Sending Cryptocurrencies Confidentially: Ring Signature, Homomorphic Commitment, and Zero-Knowledge Range Proofs ▸
Future Work: Smart Contracts, Confidential Assets, Confidential IP, and more ▾
Incognito is a work in progress. Further research and development will be carried out by the Core Development Team and the Incognito community.
Incognito Mode for Smart Contracts
Right now, thousands of developers all over the world are programming smart contracts to build decentralized applications (commonly known as “dapps”). Arguably, privacy concerns play a part in discouraging adoption beyond the crypto niche, as traditional investors hesitate to expose how much they trade on a trading dapp like Uniswap, or how often they invest & borrow on a lending dapp like Compound.
What is needed is the incognito mode for smart contracts. There are some teams actively working on privacy for smart contracts, such as Oasis and RenVM [Cheng et al., 2019; Ren, 2019]. We believe there is a different approach.
We’re exploring a way to simply unshield the input when making a smart contract function call, then shield the output (or “returned value”) from it. The smart contract runs as-is on Ethereum.
This avoids the need to build a new EVM from scratch. We reuse the existing Ethereum EVM and thousands of existing Ethereum dapps and focus on solving the privacy problem for dapp users. Developers can build dapps as usual on Ethereum, and also offer their users the choice of accessing these dapps in incognito mode.
Figure 1. Incognito mode for smart contracts
Highway: Scale Incognito to 16,384 Validators
Despite its many benefits, pBFT consensus algorithms suffer from expensive communication costs. As the number of validators grows, Incognito needs a better way to broadcast messages.
We’re working on a new network topology – Highway – to scale Incognito to 16,384 validators (64 shards x 256 validators per shard). Highway nodes are specialized nodes responsible for receiving and forwarding messages inside the Incognito network. Highway is designed to solve two problems:
- Highway nodes act as an efficient channel for messages to be sent with minimal latency.
- For Incognito validators with home setups, NAT and firewalls could prevent them from connecting to the Incognito network. Highway nodes are configured with public IP addresses and stable network connections to help forward messages among validators behind NAT and firewalls.

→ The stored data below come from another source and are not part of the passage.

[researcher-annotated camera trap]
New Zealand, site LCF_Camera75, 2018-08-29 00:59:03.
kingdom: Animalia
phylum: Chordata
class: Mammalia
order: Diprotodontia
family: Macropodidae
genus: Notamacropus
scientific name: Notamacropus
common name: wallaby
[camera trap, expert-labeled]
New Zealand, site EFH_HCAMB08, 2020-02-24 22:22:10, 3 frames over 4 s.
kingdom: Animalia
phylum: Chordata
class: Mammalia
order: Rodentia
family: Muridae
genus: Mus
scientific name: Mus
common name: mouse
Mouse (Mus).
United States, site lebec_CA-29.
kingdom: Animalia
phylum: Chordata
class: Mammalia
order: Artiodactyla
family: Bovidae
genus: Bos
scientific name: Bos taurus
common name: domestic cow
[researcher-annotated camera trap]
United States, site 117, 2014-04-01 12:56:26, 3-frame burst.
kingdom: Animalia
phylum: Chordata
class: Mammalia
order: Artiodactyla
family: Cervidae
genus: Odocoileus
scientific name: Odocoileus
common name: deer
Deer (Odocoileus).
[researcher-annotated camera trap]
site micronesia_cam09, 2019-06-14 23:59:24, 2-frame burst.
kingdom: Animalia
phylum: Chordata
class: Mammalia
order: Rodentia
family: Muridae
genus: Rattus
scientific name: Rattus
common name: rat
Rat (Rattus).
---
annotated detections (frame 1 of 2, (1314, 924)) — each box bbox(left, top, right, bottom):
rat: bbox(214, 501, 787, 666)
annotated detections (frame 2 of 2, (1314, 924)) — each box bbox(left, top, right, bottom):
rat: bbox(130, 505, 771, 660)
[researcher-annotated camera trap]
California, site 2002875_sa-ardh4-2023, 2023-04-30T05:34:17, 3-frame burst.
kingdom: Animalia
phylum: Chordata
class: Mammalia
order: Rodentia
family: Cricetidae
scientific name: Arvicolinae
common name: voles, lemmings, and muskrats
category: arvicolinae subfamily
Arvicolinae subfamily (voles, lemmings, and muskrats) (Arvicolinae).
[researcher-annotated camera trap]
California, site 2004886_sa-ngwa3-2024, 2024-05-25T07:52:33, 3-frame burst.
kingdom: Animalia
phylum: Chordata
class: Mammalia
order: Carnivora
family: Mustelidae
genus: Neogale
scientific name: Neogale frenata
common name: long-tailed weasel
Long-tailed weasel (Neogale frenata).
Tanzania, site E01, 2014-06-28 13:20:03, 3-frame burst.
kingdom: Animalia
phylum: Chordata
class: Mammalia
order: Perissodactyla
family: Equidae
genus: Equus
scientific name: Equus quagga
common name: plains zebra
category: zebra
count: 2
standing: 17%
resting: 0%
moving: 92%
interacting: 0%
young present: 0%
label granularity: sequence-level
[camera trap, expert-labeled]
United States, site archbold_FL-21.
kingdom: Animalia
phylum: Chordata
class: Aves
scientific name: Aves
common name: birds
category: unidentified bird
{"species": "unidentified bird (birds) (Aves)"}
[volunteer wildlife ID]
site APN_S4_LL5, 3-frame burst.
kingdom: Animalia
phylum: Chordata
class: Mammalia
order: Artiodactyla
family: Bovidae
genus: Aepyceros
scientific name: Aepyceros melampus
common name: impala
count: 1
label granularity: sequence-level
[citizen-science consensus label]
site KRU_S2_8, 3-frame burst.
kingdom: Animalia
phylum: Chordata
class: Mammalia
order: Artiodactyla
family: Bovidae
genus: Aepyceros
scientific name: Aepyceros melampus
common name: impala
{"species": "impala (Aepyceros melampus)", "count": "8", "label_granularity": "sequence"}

Note that Highway nodes cannot forge or corrupt the message content in any way, because every message on the network is cryptographically signed. Highway’s only job is to make sure messages reach their destination as soon as possible.
Figure 2. Highway network topology
Confidential Assets: Unknown Asset Types
Incognito already implements ring signatures, stealth addresses, and confidential transactions to shield senders, receivers, and transacted amounts. Unlike Zcash and Monero, Incognito faces a unique problem as a platform for privacy coins: there are multiple privacy coins on Incognito. We’re working on adding Confidential Assets to Incognito by also shielding asset types.
Figure 3. Shielded asset types
All senders and receivers are shielded, as are the transacted amounts. Soon, asset types will also be shielded. Currently, however, IP addresses are exposed when transactions are initiated. While IP addresses are not stored on Incognito public ledger, it does leave a user open to network monitoring and analysis. This is a hard attack vector to pull off, but work is in progress to hide IP addresses and further improve the privacy of the Incognito network [Bojja Venkatakrishnan et al., 2017; Kovri, 2018].